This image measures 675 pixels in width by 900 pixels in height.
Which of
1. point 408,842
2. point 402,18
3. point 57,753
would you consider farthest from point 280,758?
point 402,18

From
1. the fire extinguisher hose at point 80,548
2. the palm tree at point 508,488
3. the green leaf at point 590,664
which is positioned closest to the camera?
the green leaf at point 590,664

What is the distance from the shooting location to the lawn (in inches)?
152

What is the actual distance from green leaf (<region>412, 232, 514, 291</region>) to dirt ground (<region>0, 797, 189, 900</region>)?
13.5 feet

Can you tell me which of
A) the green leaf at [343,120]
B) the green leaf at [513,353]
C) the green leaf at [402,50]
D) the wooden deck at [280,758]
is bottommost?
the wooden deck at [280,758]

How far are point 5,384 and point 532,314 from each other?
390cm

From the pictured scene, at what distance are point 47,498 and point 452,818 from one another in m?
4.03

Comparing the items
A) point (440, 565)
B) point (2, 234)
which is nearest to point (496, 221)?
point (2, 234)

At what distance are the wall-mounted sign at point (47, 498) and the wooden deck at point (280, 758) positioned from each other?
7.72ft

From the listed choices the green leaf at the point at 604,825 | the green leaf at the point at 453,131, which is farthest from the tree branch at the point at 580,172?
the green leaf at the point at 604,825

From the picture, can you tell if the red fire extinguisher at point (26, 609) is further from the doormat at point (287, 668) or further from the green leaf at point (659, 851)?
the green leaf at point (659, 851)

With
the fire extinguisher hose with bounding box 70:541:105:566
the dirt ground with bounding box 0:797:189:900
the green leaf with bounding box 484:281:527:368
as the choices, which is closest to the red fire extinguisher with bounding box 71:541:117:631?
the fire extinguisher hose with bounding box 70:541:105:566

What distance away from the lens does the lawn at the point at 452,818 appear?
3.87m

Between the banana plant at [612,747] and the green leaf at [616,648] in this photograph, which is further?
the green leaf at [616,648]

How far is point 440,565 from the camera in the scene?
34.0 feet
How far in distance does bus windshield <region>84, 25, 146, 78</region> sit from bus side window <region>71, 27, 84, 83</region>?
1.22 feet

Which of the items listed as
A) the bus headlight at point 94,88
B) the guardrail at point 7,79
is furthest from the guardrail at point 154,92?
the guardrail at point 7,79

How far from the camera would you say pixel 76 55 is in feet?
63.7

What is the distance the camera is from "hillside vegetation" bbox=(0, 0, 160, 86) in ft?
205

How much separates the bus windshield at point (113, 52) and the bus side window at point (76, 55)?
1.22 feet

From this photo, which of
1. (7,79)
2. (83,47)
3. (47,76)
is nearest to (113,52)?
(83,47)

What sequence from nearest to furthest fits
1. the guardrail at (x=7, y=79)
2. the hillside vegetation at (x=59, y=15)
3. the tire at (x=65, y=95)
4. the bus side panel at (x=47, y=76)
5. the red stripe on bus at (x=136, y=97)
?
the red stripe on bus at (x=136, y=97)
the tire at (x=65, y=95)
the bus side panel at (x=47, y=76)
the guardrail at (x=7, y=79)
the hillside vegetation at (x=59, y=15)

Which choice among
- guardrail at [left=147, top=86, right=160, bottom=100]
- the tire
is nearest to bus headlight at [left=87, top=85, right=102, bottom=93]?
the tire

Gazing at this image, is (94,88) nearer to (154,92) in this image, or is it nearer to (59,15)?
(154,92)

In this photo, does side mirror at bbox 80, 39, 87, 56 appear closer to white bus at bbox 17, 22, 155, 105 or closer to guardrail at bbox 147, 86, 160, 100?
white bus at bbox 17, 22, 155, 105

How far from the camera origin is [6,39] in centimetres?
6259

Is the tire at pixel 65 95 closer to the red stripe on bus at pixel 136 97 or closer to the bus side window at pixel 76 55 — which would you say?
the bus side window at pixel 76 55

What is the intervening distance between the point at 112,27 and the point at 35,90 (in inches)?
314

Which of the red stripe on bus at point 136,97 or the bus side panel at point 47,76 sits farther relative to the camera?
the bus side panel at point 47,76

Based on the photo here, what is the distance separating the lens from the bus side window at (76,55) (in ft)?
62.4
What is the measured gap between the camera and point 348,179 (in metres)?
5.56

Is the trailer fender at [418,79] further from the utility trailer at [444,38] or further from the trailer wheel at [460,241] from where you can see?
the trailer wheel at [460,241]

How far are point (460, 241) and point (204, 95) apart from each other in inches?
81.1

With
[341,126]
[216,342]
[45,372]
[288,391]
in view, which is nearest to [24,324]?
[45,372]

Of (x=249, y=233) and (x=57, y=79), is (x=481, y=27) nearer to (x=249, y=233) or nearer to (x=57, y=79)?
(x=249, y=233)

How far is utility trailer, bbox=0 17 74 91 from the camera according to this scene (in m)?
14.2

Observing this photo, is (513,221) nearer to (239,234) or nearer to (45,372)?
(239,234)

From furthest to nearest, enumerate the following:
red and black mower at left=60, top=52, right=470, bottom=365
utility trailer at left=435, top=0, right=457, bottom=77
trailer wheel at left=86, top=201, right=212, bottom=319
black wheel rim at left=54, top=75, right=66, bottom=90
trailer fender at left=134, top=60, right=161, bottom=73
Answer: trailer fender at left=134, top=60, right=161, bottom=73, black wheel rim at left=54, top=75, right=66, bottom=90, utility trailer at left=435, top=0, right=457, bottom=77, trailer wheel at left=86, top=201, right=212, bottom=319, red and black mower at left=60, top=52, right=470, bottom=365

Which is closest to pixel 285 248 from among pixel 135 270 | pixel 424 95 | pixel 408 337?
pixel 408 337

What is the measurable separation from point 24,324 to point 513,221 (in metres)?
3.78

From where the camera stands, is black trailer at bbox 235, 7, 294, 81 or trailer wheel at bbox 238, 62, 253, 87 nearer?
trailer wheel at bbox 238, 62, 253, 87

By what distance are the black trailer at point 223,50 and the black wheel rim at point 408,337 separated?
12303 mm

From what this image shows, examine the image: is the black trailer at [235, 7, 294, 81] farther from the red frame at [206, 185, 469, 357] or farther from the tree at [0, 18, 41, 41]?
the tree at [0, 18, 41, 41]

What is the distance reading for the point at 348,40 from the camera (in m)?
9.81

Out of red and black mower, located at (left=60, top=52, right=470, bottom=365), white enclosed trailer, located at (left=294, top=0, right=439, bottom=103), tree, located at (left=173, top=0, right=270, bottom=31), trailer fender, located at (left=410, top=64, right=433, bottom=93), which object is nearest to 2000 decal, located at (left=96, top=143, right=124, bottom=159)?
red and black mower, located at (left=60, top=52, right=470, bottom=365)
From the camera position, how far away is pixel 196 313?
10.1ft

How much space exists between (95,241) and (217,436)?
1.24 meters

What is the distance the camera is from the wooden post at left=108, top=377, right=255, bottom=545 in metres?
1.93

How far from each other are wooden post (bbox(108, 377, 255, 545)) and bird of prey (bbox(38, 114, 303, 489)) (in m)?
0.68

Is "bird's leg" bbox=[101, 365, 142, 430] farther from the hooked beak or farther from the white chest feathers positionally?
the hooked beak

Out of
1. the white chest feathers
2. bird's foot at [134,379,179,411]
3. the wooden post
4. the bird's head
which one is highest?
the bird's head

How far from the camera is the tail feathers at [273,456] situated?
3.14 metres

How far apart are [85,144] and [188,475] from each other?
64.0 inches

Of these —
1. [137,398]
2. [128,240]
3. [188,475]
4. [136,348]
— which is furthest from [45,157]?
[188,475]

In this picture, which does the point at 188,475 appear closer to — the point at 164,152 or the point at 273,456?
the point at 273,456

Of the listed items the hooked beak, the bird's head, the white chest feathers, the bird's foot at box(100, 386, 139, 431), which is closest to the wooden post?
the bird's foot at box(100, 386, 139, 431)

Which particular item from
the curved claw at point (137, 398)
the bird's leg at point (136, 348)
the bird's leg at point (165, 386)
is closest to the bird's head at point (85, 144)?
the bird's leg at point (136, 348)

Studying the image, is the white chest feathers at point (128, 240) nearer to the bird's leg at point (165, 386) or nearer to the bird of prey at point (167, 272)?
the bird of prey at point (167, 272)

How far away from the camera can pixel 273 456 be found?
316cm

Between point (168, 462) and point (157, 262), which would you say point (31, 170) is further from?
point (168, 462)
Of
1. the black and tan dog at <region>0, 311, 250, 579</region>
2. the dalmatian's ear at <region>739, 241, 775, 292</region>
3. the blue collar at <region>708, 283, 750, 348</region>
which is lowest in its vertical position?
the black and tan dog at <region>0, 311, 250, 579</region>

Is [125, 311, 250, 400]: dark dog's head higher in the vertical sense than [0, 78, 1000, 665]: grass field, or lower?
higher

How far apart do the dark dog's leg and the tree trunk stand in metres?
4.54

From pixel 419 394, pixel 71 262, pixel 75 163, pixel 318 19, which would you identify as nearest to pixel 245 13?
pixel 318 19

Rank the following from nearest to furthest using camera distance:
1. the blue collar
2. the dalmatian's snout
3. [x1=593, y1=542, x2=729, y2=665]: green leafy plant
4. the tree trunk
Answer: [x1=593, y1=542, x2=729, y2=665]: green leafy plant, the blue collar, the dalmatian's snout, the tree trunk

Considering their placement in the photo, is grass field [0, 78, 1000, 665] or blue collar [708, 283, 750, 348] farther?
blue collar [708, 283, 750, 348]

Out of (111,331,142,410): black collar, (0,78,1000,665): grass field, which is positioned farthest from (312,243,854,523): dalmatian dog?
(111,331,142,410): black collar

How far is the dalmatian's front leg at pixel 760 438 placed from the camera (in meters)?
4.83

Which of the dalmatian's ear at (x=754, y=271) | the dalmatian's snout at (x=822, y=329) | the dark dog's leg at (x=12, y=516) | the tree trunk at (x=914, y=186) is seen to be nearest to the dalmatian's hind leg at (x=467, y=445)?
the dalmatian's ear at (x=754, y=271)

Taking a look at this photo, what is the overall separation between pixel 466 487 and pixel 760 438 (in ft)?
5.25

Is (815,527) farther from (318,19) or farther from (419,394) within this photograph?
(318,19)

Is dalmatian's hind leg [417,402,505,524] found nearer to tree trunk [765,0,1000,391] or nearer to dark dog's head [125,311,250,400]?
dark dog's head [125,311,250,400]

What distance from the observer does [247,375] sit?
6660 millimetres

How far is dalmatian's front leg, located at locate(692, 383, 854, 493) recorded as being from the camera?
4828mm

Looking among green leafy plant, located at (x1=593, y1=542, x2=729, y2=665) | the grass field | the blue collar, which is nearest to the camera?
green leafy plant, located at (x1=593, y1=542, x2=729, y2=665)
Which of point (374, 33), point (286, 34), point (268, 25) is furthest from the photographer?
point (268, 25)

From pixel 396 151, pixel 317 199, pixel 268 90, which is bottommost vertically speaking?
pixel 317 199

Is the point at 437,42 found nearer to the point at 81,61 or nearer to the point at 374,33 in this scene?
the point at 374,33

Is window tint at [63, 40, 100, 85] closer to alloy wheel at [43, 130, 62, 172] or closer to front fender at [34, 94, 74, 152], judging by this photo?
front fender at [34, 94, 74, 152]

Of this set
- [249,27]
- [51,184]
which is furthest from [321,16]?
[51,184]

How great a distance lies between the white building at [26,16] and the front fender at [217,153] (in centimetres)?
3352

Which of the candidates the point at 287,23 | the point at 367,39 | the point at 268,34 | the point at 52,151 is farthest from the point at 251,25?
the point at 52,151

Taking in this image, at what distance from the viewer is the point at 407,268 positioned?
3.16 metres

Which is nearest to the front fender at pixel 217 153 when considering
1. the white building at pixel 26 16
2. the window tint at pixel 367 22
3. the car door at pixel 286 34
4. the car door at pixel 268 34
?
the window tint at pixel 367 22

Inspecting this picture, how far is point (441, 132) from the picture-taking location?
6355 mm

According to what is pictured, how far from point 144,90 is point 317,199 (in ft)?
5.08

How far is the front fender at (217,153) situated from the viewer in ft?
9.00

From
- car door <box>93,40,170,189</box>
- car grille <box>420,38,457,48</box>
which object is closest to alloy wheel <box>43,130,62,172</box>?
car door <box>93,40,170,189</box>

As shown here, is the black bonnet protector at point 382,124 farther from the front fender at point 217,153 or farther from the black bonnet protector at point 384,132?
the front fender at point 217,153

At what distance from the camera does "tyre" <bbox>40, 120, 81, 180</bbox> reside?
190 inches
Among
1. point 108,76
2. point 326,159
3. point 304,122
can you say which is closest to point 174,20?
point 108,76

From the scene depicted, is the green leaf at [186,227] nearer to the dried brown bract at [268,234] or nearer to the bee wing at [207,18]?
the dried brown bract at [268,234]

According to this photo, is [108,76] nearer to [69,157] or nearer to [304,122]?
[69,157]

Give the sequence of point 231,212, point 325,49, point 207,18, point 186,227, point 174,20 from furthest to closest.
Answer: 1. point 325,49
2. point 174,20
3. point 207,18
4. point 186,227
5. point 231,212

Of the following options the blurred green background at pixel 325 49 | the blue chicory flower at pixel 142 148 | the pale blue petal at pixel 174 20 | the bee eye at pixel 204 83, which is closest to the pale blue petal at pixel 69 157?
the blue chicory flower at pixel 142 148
_____
__Set problem__. Copy exactly, and only, the lines from the one containing "Inspecting this picture, how" through the last line of the listing.

__Solution for this exercise__.
Inspecting this picture, how far is point (441, 132) from the picture-taking location?
6355 mm

According to what is pictured, how far from point 144,90 is point 317,199 (in ft)?
5.08

How far is the front fender at (217,153) situated from the viewer in ft?
9.00

From
- car door <box>93,40,170,189</box>
- car grille <box>420,38,457,48</box>
which object is closest to alloy wheel <box>43,130,62,172</box>?
car door <box>93,40,170,189</box>

As shown here, is the black bonnet protector at point 382,124 farther from the front fender at point 217,153 or farther from the black bonnet protector at point 384,132?
the front fender at point 217,153

At what distance from the camera does "tyre" <bbox>40, 120, 81, 180</bbox> reside?
190 inches
Among
1. point 108,76
2. point 326,159
3. point 304,122
can you say which is closest to point 174,20?
point 108,76

From the scene depicted, is the green leaf at [186,227] nearer to the dried brown bract at [268,234] or nearer to the bee wing at [207,18]?
the dried brown bract at [268,234]

According to this photo, is [108,76] nearer to [69,157] or nearer to [304,122]?
[69,157]

Give the sequence of point 231,212, point 325,49, point 207,18, point 186,227, point 174,20 from furthest to closest.
Answer: 1. point 325,49
2. point 174,20
3. point 207,18
4. point 186,227
5. point 231,212

Of the following options the blurred green background at pixel 325 49 | the blue chicory flower at pixel 142 148 | the pale blue petal at pixel 174 20 | the bee eye at pixel 204 83, which is closest to the pale blue petal at pixel 69 157?
the blue chicory flower at pixel 142 148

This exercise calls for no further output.